(begin)

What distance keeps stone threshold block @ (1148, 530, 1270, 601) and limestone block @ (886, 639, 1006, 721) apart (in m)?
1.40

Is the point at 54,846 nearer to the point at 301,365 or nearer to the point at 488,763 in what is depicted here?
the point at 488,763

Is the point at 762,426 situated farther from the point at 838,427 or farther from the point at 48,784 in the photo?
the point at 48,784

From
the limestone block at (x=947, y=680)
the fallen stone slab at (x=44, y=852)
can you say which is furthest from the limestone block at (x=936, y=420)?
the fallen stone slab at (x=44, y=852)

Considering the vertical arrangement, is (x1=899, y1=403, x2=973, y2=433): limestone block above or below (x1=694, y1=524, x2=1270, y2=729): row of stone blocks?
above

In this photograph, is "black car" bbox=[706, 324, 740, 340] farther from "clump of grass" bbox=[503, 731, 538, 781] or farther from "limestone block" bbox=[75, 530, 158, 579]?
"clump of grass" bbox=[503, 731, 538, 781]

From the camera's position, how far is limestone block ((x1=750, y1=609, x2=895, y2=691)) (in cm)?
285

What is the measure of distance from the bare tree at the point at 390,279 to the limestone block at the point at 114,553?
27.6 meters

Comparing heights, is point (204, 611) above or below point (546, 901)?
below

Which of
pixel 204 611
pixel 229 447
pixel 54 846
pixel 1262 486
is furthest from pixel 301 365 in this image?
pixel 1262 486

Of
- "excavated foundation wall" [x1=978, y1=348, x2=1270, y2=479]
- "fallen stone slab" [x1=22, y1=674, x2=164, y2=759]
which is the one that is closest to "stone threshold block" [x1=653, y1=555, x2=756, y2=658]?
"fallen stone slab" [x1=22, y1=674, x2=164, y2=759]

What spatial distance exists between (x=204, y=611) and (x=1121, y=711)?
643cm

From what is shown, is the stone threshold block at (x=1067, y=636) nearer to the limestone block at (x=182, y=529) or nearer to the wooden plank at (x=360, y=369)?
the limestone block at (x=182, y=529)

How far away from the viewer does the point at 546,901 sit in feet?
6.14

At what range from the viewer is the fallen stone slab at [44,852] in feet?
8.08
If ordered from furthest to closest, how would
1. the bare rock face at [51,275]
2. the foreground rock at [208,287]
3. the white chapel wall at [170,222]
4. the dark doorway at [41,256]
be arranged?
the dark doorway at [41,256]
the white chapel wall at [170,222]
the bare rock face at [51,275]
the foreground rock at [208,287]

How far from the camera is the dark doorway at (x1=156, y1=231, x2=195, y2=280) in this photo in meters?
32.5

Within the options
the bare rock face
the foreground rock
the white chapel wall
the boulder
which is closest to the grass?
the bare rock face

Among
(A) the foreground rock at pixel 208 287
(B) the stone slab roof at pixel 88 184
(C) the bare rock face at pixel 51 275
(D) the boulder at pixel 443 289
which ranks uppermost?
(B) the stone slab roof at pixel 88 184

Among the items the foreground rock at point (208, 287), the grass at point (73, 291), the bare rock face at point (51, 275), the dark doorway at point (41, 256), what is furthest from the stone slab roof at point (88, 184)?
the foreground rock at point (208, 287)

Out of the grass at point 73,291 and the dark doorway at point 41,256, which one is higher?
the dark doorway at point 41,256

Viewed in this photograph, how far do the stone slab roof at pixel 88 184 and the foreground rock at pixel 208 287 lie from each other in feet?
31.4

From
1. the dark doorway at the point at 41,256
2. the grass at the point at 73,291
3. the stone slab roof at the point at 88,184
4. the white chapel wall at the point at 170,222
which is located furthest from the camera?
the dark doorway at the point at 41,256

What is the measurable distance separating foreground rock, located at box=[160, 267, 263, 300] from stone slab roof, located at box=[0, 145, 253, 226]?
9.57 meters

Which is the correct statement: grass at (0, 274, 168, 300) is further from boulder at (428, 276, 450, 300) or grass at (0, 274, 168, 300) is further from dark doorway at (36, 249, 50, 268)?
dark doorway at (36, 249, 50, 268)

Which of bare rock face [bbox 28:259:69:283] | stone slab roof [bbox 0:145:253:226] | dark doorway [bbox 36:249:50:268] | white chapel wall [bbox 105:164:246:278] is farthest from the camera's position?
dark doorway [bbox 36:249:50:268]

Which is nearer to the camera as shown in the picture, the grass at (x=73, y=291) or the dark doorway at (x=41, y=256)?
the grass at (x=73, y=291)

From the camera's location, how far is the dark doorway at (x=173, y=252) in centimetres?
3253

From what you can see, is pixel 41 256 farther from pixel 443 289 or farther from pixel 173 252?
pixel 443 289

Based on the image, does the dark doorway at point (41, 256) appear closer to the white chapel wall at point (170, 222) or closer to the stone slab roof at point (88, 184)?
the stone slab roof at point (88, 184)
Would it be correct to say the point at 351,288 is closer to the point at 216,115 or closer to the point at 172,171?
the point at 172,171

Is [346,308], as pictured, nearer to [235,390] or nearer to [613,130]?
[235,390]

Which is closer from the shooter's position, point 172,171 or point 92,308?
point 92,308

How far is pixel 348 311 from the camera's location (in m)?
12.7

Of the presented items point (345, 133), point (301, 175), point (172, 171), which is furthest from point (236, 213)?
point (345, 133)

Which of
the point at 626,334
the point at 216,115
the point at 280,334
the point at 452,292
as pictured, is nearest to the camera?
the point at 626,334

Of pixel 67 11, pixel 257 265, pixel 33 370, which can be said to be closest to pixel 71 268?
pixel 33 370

(end)

**EXERCISE REQUIREMENTS**
Output the full listing without altering anything.

**EXERCISE RESPONSE**
What distance keeps stone threshold block @ (1148, 530, 1270, 601) and limestone block @ (886, 639, 1006, 721) apart (in m)?
1.40

Is the point at 54,846 nearer to the point at 301,365 or nearer to the point at 488,763 in what is depicted here?
the point at 488,763

Is the point at 762,426 situated farther from the point at 838,427 or farther from the point at 48,784 in the photo?
the point at 48,784

From
the limestone block at (x=947, y=680)
the fallen stone slab at (x=44, y=852)
can you say which is furthest from the limestone block at (x=936, y=420)?
the fallen stone slab at (x=44, y=852)

Considering the vertical arrangement, is (x1=899, y1=403, x2=973, y2=433): limestone block above or below (x1=694, y1=524, x2=1270, y2=729): row of stone blocks?
above

In this photograph, is "black car" bbox=[706, 324, 740, 340] farther from "clump of grass" bbox=[503, 731, 538, 781] or farther from "limestone block" bbox=[75, 530, 158, 579]?
"clump of grass" bbox=[503, 731, 538, 781]

From the camera's position, how far is limestone block ((x1=750, y1=609, x2=895, y2=691)) (in cm)?
285

What is the measure of distance from the bare tree at the point at 390,279 to the limestone block at the point at 114,553?
27.6 meters

Comparing heights, is point (204, 611) above or below point (546, 901)?
below

Which of
pixel 204 611
pixel 229 447
pixel 54 846
pixel 1262 486
is furthest from pixel 301 365 in this image?
pixel 1262 486

Of
- "excavated foundation wall" [x1=978, y1=348, x2=1270, y2=479]
- "fallen stone slab" [x1=22, y1=674, x2=164, y2=759]
which is the one that is closest to "stone threshold block" [x1=653, y1=555, x2=756, y2=658]?
"fallen stone slab" [x1=22, y1=674, x2=164, y2=759]

What spatial distance exists between (x=204, y=611) and (x=1121, y=711)?
643cm

From what is shown, is the stone threshold block at (x=1067, y=636) nearer to the limestone block at (x=182, y=529) or nearer to the wooden plank at (x=360, y=369)?
the limestone block at (x=182, y=529)

How far away from the viewer does the point at 546,901 sit in feet?
6.14

At what range from the viewer is the fallen stone slab at [44,852] in feet?
8.08
If ordered from furthest to closest, how would
1. the bare rock face at [51,275]
2. the foreground rock at [208,287]
3. the white chapel wall at [170,222]
4. the dark doorway at [41,256]
be arranged?
the dark doorway at [41,256]
the white chapel wall at [170,222]
the bare rock face at [51,275]
the foreground rock at [208,287]

How far from the camera is the dark doorway at (x1=156, y1=231, x2=195, y2=280) in this photo in meters?
32.5

Within the options
the bare rock face
the foreground rock
the white chapel wall
the boulder
which is closest to the grass?
the bare rock face

Among
(A) the foreground rock at pixel 208 287
(B) the stone slab roof at pixel 88 184
(C) the bare rock face at pixel 51 275
(D) the boulder at pixel 443 289
which ranks uppermost?
(B) the stone slab roof at pixel 88 184

Among the items the foreground rock at point (208, 287), the grass at point (73, 291), the bare rock face at point (51, 275), the dark doorway at point (41, 256), what is furthest from the stone slab roof at point (88, 184)?
the foreground rock at point (208, 287)

Out of the grass at point 73,291 and the dark doorway at point 41,256, which one is higher?
the dark doorway at point 41,256

Viewed in this photograph, how far do the stone slab roof at pixel 88 184 and the foreground rock at pixel 208 287 lie from each other in feet?
31.4

From
1. the dark doorway at the point at 41,256
2. the grass at the point at 73,291
3. the stone slab roof at the point at 88,184
4. the white chapel wall at the point at 170,222
which is located furthest from the camera?
the dark doorway at the point at 41,256

What is the measurable distance separating foreground rock, located at box=[160, 267, 263, 300] from stone slab roof, located at box=[0, 145, 253, 226]?
9.57 meters

Which is the correct statement: grass at (0, 274, 168, 300) is further from boulder at (428, 276, 450, 300) or grass at (0, 274, 168, 300) is further from dark doorway at (36, 249, 50, 268)?
dark doorway at (36, 249, 50, 268)

Which of bare rock face [bbox 28:259:69:283] | stone slab roof [bbox 0:145:253:226] | dark doorway [bbox 36:249:50:268] | white chapel wall [bbox 105:164:246:278] is farthest from the camera's position?
dark doorway [bbox 36:249:50:268]

Which is nearer to the camera as shown in the picture, the grass at (x=73, y=291) or the dark doorway at (x=41, y=256)?
the grass at (x=73, y=291)

From the camera's location, how far is the dark doorway at (x=173, y=252) in centimetres?
3253

From what you can see, is pixel 41 256 farther from pixel 443 289 or farther from pixel 173 252?
pixel 443 289

Based on the image, does the dark doorway at point (41, 256) appear closer to the white chapel wall at point (170, 222) or closer to the stone slab roof at point (88, 184)?
the stone slab roof at point (88, 184)
Would it be correct to say the point at 351,288 is closer to the point at 216,115 or closer to the point at 172,171?
the point at 172,171

Is [346,308], as pictured, nearer to [235,390] or nearer to [613,130]?
[235,390]

Which is closer from the shooter's position, point 172,171 or point 92,308?
point 92,308

How far is pixel 348 311 from the camera's location (in m)?
12.7

Of the presented items point (345, 133), point (301, 175), point (172, 171), which is furthest from point (236, 213)?
point (345, 133)

Which of
the point at 626,334
the point at 216,115
the point at 280,334
the point at 452,292
as pictured, is nearest to the camera?
the point at 626,334

Of pixel 67 11, pixel 257 265, pixel 33 370, which can be said to be closest to pixel 71 268?
pixel 33 370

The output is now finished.